I am excited to showcase the MK1 engineering model of the Claymore 6P POD which aims to decoratise the pocketqube launch services by providing PQ teams an alternative launch service. The only things that are missing are the hold down release mechanism (HDRM), hinge pins and a replacement for the top panel since it has warped.
The next stage would be wait for the remaining components to arrive to complete the assembly. Then the functional testing will be carried out to ensure the launch mechanism, HDRM and microswitches operate as they should be.
Once the functional testing have been finished the POD will be going through the environmental testing phase before it can be deemed suitable for launching pocketqube satellites.
The Claymore has gone through some design iterations where I had two designs 3D printed. The main purpose for these 3D prints were to ensure the parts fit together. It is recommended to have a design 3D printed quite early on during the design process as this will help spot design flaws which will be cheaper and easier to fix than when it has been machined. Each 3D print attempt was to ensure that all the issues were resolved before I was happy to contact machine shops.

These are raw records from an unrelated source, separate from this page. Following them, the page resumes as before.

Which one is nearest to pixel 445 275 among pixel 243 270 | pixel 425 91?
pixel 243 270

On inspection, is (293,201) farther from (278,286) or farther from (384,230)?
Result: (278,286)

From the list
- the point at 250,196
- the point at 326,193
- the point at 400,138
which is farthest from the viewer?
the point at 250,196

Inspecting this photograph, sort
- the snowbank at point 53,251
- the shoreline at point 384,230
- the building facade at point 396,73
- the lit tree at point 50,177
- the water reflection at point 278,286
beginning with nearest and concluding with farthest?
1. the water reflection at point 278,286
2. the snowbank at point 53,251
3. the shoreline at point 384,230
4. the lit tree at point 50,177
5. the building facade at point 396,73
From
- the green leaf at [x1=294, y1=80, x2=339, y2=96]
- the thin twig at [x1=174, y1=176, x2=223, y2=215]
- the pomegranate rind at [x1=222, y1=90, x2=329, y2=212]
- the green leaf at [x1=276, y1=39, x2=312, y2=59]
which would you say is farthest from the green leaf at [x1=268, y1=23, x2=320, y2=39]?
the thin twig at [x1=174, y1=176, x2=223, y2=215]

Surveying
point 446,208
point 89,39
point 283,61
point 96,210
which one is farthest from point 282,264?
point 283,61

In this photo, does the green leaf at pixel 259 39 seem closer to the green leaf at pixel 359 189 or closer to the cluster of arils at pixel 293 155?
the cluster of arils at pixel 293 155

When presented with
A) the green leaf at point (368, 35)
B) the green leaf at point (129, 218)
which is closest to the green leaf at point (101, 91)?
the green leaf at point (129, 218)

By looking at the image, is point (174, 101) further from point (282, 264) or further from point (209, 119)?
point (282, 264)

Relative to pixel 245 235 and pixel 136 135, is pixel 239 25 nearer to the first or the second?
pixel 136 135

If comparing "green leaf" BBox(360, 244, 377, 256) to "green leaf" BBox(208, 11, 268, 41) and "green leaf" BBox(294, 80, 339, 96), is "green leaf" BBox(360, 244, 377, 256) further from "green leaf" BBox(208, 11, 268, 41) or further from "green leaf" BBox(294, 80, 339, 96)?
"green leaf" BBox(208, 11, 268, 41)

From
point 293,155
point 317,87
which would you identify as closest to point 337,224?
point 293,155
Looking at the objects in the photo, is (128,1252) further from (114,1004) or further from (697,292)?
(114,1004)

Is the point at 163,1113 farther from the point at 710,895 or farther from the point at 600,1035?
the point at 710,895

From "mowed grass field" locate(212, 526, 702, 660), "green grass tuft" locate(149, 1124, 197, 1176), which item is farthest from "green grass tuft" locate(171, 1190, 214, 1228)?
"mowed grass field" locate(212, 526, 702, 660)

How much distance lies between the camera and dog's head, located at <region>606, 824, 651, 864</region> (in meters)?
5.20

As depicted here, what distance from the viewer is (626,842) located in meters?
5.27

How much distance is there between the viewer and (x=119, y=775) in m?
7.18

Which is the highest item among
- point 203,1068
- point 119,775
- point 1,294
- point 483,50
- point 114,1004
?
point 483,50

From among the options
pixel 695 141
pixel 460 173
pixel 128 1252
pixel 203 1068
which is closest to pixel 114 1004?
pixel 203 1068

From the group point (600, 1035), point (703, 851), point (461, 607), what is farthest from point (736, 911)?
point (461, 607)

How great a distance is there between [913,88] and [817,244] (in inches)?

The biggest drawback I found with 3D printing was that the long parts were prone to warping. This was evident in the rails of my 3D printed prototypes as I was unable to test the launch mechanism. Also the doors were much lighter than the aluminium (which would be obvious) part therefore it wouldn’t have provided me any useful data on the torsion springs.
I will showcase the process for developing the Claymore deployer in a future blog post.